— EXERCISE DETAILS —
Convert every line of the listing below into a numbered list, skipping blank lines and leaving out the picture.

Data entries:
★ ★ ★ ★ ★

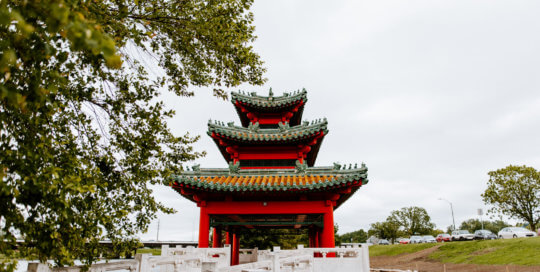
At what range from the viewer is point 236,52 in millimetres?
6395

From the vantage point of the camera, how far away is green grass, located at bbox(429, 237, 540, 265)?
24027 millimetres

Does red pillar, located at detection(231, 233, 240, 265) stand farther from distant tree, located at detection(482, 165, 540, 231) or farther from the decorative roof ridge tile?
distant tree, located at detection(482, 165, 540, 231)

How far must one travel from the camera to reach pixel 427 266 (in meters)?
30.7

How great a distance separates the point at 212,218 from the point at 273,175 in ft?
9.14

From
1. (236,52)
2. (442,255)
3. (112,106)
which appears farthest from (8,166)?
→ (442,255)

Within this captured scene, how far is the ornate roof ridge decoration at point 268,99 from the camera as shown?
15.3 metres

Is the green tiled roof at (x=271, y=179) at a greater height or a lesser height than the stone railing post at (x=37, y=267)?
greater

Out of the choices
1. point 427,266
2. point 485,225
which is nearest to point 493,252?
point 427,266

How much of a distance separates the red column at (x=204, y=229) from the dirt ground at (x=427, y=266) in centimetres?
2019

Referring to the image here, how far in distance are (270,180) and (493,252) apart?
27.4m

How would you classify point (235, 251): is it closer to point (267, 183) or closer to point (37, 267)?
point (267, 183)

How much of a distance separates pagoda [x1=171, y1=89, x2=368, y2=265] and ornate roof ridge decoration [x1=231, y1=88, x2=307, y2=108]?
5 cm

★ ★ ★ ★ ★

— RESULT FOR THIS EXERCISE —
1. At what range from the viewer is point 236,52 in millimetres?
2. 6395
3. From the vantage point of the camera, how far away is green grass, located at bbox(429, 237, 540, 265)?
4. 24027 millimetres
5. Does red pillar, located at detection(231, 233, 240, 265) stand farther from distant tree, located at detection(482, 165, 540, 231) or farther from the decorative roof ridge tile?
6. distant tree, located at detection(482, 165, 540, 231)
7. How far must one travel from the camera to reach pixel 427 266 (in meters)?
8. 30.7
9. How great a distance separates the point at 212,218 from the point at 273,175 in ft?
10. 9.14
11. From
12. 1. (236,52)
13. 2. (442,255)
14. 3. (112,106)
15. which appears farthest from (8,166)?
16. → (442,255)
17. Within this captured scene, how far is the ornate roof ridge decoration at point 268,99 from the camera as shown?
18. 15.3 metres
19. Is the green tiled roof at (x=271, y=179) at a greater height or a lesser height than the stone railing post at (x=37, y=267)?
20. greater
21. Out of the choices
22. 1. point 427,266
23. 2. point 485,225
24. which is nearest to point 493,252?
25. point 427,266
26. How much of a distance separates the red column at (x=204, y=229) from the dirt ground at (x=427, y=266) in centimetres?
27. 2019
28. Referring to the image here, how far in distance are (270,180) and (493,252) apart?
29. 27.4m
30. How would you classify point (235, 251): is it closer to point (267, 183) or closer to point (37, 267)?
31. point (267, 183)
32. How much of a distance separates pagoda [x1=171, y1=89, x2=368, y2=265] and ornate roof ridge decoration [x1=231, y1=88, x2=307, y2=108]?
33. 5 cm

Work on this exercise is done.